The Claws Problem: When New Layers Are Actually New Risk

The emergence of frameworks like Claws — another architectural abstraction on top of agent systems — illustrates something worth sitting with.

When someone pitches "a new layer on top of agents," the right question isn't "is this technically interesting?" It's "at which point in the stack does the value actually live, and how many layers of abstraction am I willing to fund and maintain between me and it?"

Every new layer is a new vendor relationship, a new update cycle, a new potential point of failure, and a new commoditisation risk. Agentic frameworks are genuinely useful — I'm not dismissing the category. But the history of software is littered with elegant abstractions that became maintenance burdens when the underlying platform shifted beneath them.

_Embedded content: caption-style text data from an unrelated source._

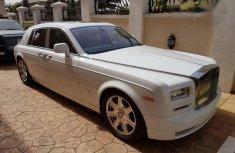 Well Kept Rolls-royce Phantom 2014 For Sale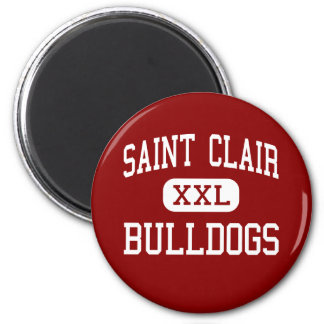 Saint Clair - Bulldogs - Senior - Saint Clair 2 Inch Round Magnet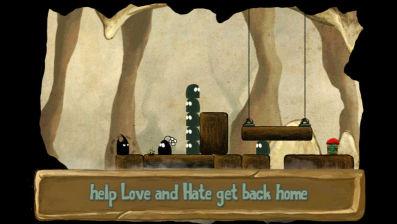 About Love Hate Les bons plans de lApp Store ce mardi 20 août 2013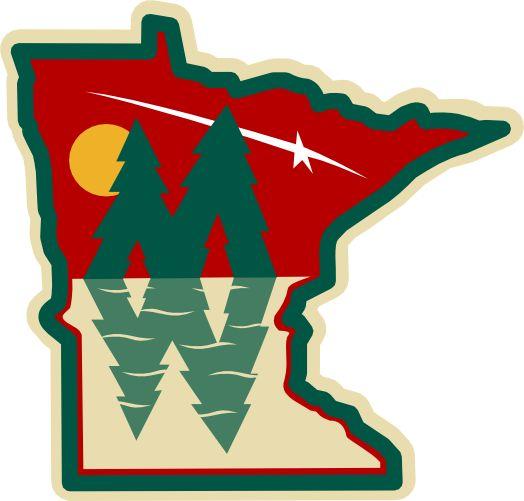 218 best images about hockey on pinterest mike modano - Minnesota wild logo ...
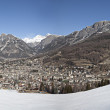 Panorama of Bormio town, Italy - Stock Photo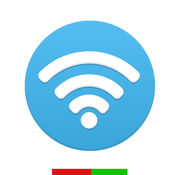 WiFi密码查看器-...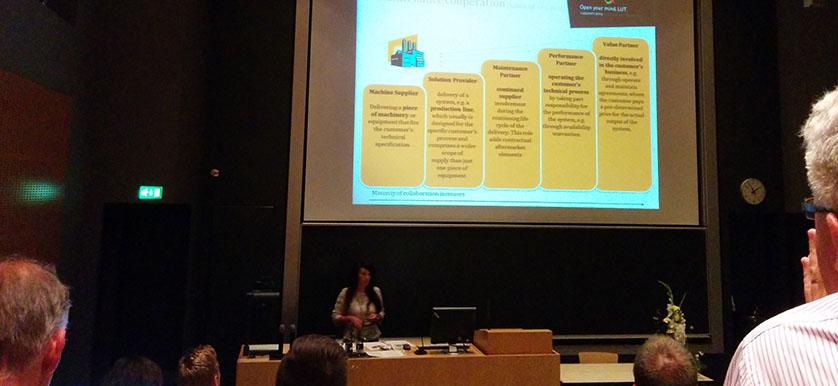 Sanna Pekkola 2014 PMA Conference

The operational heuristic I'd suggest: be very slow to add new AI tooling that sits between your core workflow and the foundation model, unless that layer has provable, specific value that you've verified in production conditions. Demos are optimised to make layers look load-bearing. They often aren't.

What to Actually Do This Quarter

Concretely, for a small team running an AI stack audit right now:

List every AI tool, its monthly cost, and its primary function. Be specific. "AI assistant" is not a function. "Drafts client-facing summaries from meeting transcripts before syncing to HubSpot" is a function.
For each one, identify the integration depth. Does it touch your proprietary data? Does it connect to systems that would take weeks to replicate? Or is it primarily an interface layer?
Mark the high-risk candidates. Any tool whose value proposition is essentially "it uses [model] to do [commodity task]" should be flagged. That doesn't mean cancel it today — it means don't expand your commitment to it and watch the category carefully.
Prioritise tools with export paths. If a tool is useful now but high-risk for commoditisation, make sure your data and outputs aren't trapped inside it.

The Google VP's warning isn't a reason to panic about your AI tools. It's a reason to be disciplined about the difference between tools that use AI and tools whose operational value is genuinely irreplaceable. The first category is risky. The second is probably where you should be doubling down.

The foundation models are going to keep getting better. The question is whether your tools are riding that wave or standing in front of it.

What's in your AI stack that you'd be nervous to audit? That nervousness is usually pointing at something real.